Friday, December 15, 2006

Watcher's Council Results, 12/15/06

The winners are in for this week's Watcher's Council:

This week's winner was Andrew Olmsted : The Peace Myth Inhis first win as a member of the Council, Major Andrew Olmsted writes about what he considers the mistaken idea that peace is the normal condition of mankind, and relates this to our situation in Iraq. Congratulations, Major! Well done..

In second place was Soccer Dad: Baker's bad recipe a fine essay in which Soccer Dad wrote about James Baker and the ISG buying into the fallacy that if the Israeli-Palestinian conflict were `solved' that the problems of Iraq and elsewhere in the region would magically disappear.

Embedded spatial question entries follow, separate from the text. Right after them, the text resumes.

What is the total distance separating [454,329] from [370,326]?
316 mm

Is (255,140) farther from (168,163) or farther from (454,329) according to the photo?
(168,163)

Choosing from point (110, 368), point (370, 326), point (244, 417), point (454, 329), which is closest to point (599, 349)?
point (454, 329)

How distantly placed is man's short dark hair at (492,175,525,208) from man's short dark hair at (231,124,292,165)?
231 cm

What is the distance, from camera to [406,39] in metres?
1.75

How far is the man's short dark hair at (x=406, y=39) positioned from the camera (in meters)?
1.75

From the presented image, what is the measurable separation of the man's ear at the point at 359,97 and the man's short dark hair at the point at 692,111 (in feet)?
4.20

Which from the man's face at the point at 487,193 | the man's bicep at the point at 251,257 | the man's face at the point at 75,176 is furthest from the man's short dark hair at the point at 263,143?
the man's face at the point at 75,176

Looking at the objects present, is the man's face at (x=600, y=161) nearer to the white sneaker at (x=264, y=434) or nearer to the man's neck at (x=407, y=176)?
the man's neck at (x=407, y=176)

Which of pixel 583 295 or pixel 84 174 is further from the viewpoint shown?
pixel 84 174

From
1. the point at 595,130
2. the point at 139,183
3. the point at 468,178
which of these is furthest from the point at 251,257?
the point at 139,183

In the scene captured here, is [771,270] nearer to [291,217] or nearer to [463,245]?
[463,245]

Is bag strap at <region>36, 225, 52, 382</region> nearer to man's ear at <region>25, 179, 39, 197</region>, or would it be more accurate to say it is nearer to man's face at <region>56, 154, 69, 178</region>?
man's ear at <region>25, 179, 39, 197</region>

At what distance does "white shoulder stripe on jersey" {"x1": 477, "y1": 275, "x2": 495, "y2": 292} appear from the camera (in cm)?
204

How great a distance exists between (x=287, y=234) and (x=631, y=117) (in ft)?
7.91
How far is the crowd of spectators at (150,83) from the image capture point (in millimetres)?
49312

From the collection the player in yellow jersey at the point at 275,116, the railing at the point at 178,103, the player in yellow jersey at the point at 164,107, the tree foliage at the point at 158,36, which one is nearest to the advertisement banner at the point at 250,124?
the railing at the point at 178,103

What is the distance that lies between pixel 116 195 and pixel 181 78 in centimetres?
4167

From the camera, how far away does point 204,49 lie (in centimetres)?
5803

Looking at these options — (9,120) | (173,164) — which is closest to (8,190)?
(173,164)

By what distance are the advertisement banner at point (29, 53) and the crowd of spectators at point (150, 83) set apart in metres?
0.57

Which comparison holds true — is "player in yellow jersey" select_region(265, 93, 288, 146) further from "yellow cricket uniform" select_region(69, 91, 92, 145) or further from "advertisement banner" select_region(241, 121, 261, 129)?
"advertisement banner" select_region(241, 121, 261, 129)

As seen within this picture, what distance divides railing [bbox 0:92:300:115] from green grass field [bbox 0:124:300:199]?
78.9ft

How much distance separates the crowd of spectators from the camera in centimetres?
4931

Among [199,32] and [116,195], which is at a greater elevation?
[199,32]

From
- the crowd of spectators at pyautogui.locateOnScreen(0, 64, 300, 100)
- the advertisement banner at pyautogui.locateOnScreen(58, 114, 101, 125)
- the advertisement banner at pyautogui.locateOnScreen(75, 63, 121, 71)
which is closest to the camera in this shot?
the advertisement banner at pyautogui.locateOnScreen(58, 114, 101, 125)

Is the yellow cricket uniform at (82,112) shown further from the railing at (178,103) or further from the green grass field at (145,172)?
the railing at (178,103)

A great examination of a really stoopid premise by Soccer Dad.

For non-Council Post the winner was Winds of Change.NET: The clash of convictions and the remaking of the world of wars in which this blogger examines the idea that `the outcome of modern wars is decided in the mind.'

Second Place was a tie between The Indepundit and my own nominee, "Democrats’ New Intelligence Chairman Needs a Crash Course on al Qaeda"

A complete list of the votes can be found atthe site of our fearless leader, Watcher of Weasels

Hearty Kudos to all the winners.

1 comment:

Anonymous said...

i don't know who this olmstead guy is, but i took a read just because ff said so.
i'm sure he's a lot smarter than myself and is more worldly as well.
he's got his opinion.
this is mine.

there are words and phrases that give structure to essays. just as mr. olmstead used the tom kelly example to preface his essay, he then moved into the body of his essay, and like authors have done forever a preamble phrase is used to usher in the body of the text.
to digress, the most famous example of this is the use of three small inoculous words that, used alone are insignificant, but when used in just the right manner:

we the people

take on a significantly profound stature.

it was this that came to mind, after i read the beginning of mr. olmstead's essay, expecting him to move into historical events in our past, relating them to present day, that i came across this passage:

If the Bible is to be believed,

this caused the eyes to hit the return mode several times at the comma. a statement like that can only serve one purpose from this readers perspective, at every turn and comment the rest of the essay:
what is this guys motivation, what "is he" saying behind what "he is" saying. and is he saying what he means to say. the use of a phrase like that, imo, is very distracting.
of course, anyone would say that is due to a christian bias on my part. and he/she would of course be correct.
i was of course, expecting something different, a comparison in history, from the essay as to a re-hash of previously written texts and essays.
in conclusion, mr. olmstead's conclusion is a pipe dream. looking for a known quantity, as tom kelly's shortstop should be, in the mid-east is a mirage.